The researchers infected colon carcinoma cells T84 with SARS-CoV-2. Some of the cells had either type I IFN receptors, type III IFN receptors, or both receptors knocked off. During early infection, the cells with type I receptors or both receptors knocked off had more infected cells compared to the cells with type III receptor knocked off or wild-type cells. However, about 12 hours after infection, cells with type III IFN receptors knocked off were more susceptible to infection. This suggests both types of receptors are important in SARS-CoV-2 infection.
They also found virus replication was higher in cells with both receptors knocked off, suggesting an absence of IFN signaling helps infection. Type I IFNs seem to play a role in mitigating infection early on, with type III IFNs playing a dominant role in later infection stages in human intestinal cells.
The concentration of IFNs also seems to play a role in inhibiting infection. A low concentration of type I IFN inhibition more SARS-CoV-2 than a higher concentration. Lower levels of type III IFNs also restricted SARS-CoV-2 infection to less than 5% of the cells. However, higher concentrations and a longer period of pretreatment were required to reduce genome copy number. Further tests revealed the inhibition mechanism is likely the prevention of virus translation by the IFNs.
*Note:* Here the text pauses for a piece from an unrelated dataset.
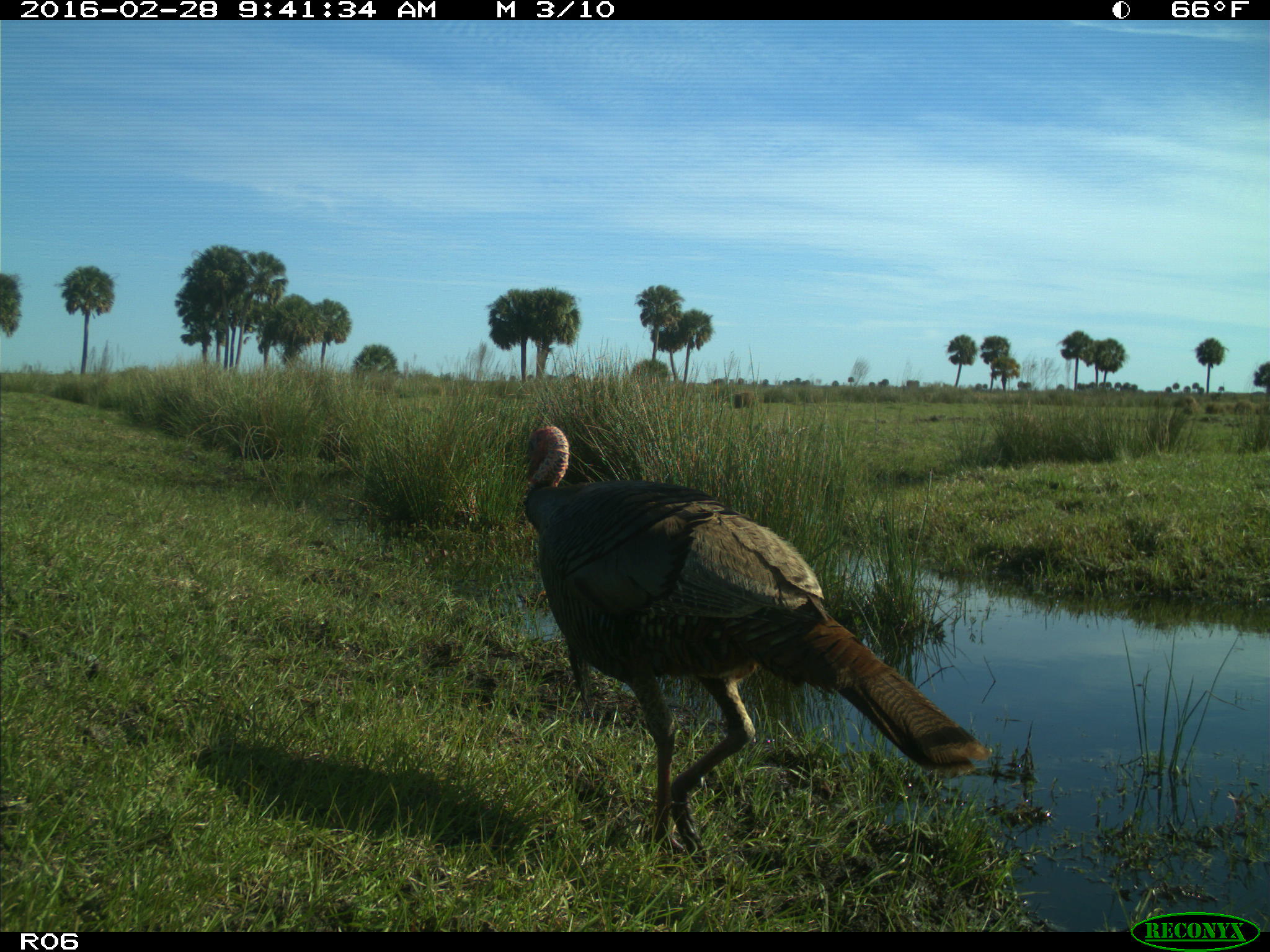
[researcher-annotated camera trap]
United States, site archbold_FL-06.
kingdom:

Exogenously added type I and III IFNs inhibit SARS-CoV-2 infection of hIECs in a concentration dependent manner. (A-D) WT T84 cells were mock-treated or pretreated with increasing concentration of type I (IFNβ1) and type III (IFNλ1/2/3) IFNs for 12 h and 24 h prior to infection. Cells were infected with SARS-CoV-2 using a MOI of 0.04. 24 hpi, cells were harvested to assay virus infection and replication. (A) Schematic of infection conditions. (B) Cells were fixed and indirect immunofluorescence was performed against the viral nucleocapsid (green). Nuclei were stained with DAPI (blue). Representative images are shown. Scale bars=100 μm. (C) The percentage of SARS-CoV-2-positive cells was quantified from images in (B). (D) RNA was harvested, and q-RT-PCR was used to evaluate the replication of the SARS-CoV-2 genome. Data are normalized to input and expressed as percentage, setting no-IFN treated cells to 100%. (C-D) Error bars indicate standard deviation. n = 3 biological replicates. n.s =not significant. P<0.05 *, P<0.01 **, P<0.001 ***, P <0.0001 **** as determined by ordinary one-way ANOVA with Dunnett’s multiple comparison test using nontreated infected cells as reference.
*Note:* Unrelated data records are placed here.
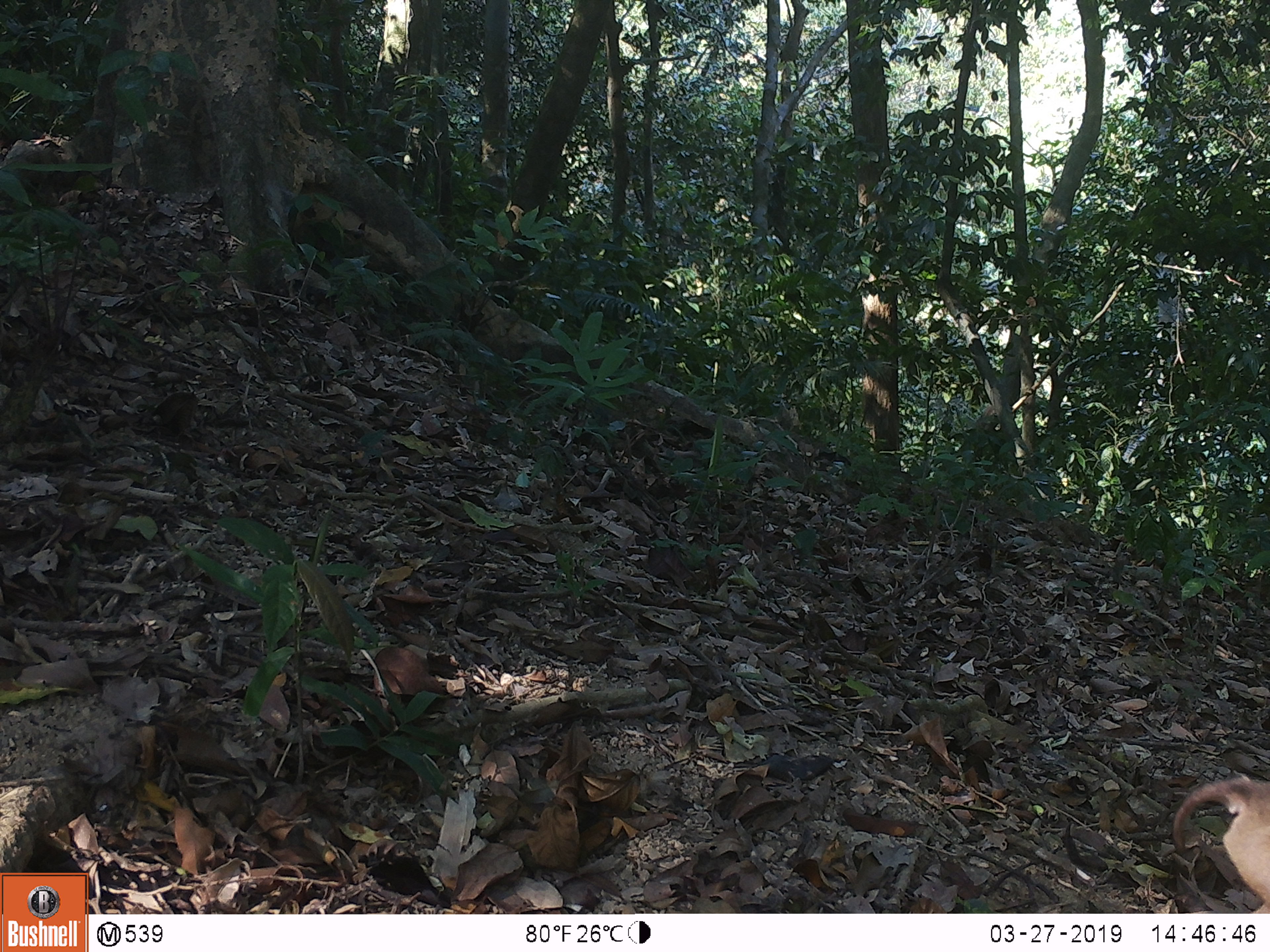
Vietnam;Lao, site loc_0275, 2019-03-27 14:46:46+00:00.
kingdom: Animalia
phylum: Chordata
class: Mammalia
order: Primates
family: Cercopithecidae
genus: Macaca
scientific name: Macaca nemestrina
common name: pig-tailed macaque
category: pig tailed macaque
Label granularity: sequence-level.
Type III interferon acts faster
Further experiments suggest that type I and type III IFNs reduce the spread of SARS-CoV-2 in human epithelial cells after virus entry by reducing the release of nucleocapsid and other viral proteins. This reduced the number of virus particles released to neighboring cells. However, further studies are needed to understand this mechanism better.
The kinetics of how the type I and type III IFNs work are also different, the former seeming to act early in the infection and the latter at later stages. The IFNs type also affects different viruses differently. The authors compared their effect on vesicular stomatitis virus (VSV) and SARS-CoV-2 and found low concentrations of type I IFN controls VSV infection, while low concentrations of type III IFN controls SARS-CoV-2 better.
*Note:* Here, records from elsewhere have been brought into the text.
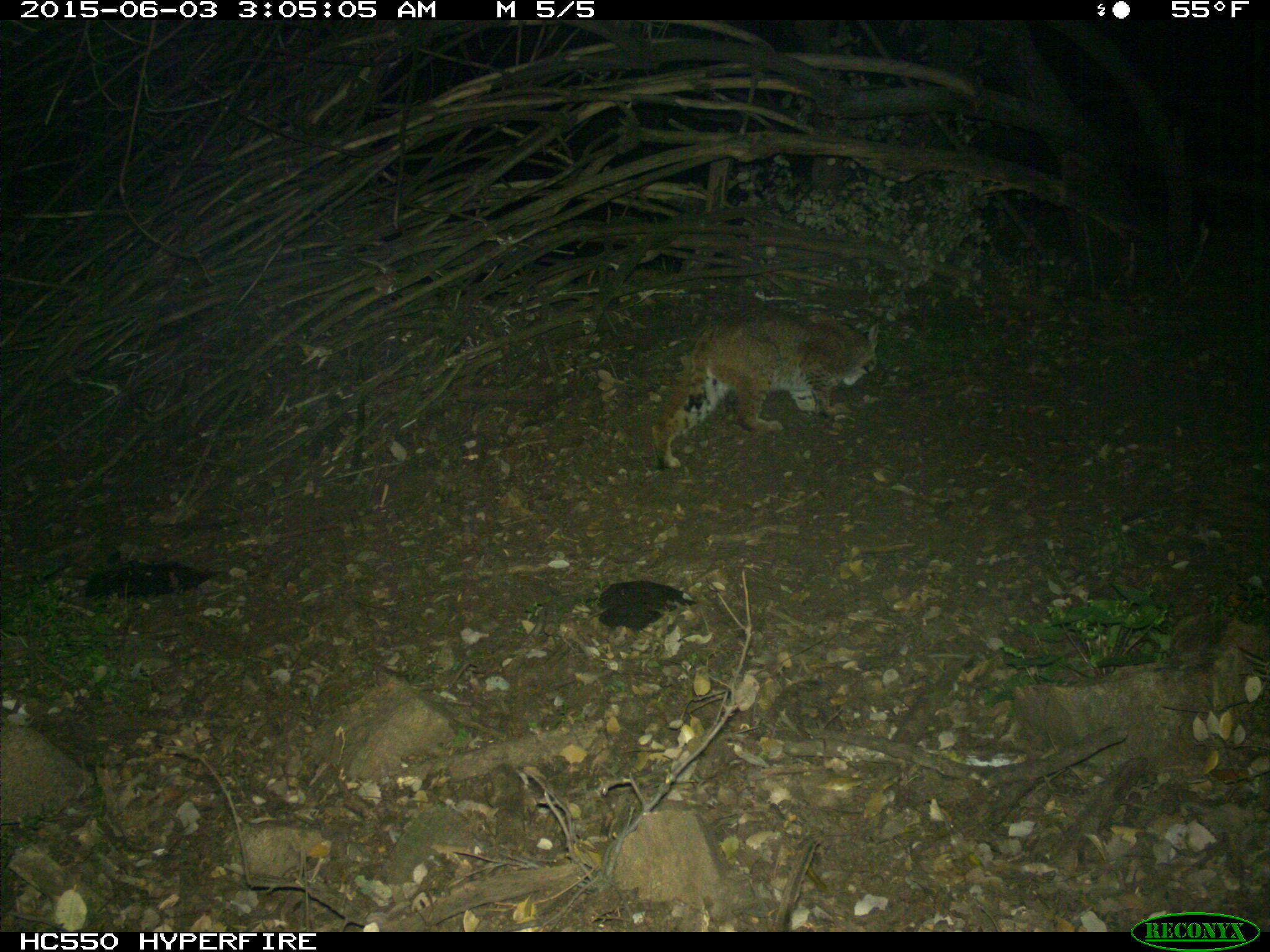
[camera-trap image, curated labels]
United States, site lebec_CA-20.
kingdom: Animalia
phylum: Chordata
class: Mammalia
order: Carnivora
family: Felidae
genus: Lynx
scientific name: Lynx rufus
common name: bobcat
Lynx rufus (bobcat).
Adding the IFNs to the cells after SARS-CoV-2 infection also helped inhibit viral replication. Type III IFN could provide protection against SARS-CoV-2 by inhibiting viral replication for more than 72 hours after withdrawing the IFN.
Thus, type III IFNs act quickly, need low concentration and shorter pretreatment periods, and offer long-lasting antiviral protection against SARS-CoV-2 in intestinal cells.
These observations suggest type III IFN treatment as a strong therapeutic candidate against SARS-CoV-2 infection of the human intestine,” write the study authors.
bioRxiv publishes preliminary scientific reports that are not peer-reviewed and, therefore, should not be regarded as conclusive, guide clinical practice/health-related behavior, or treated as established information.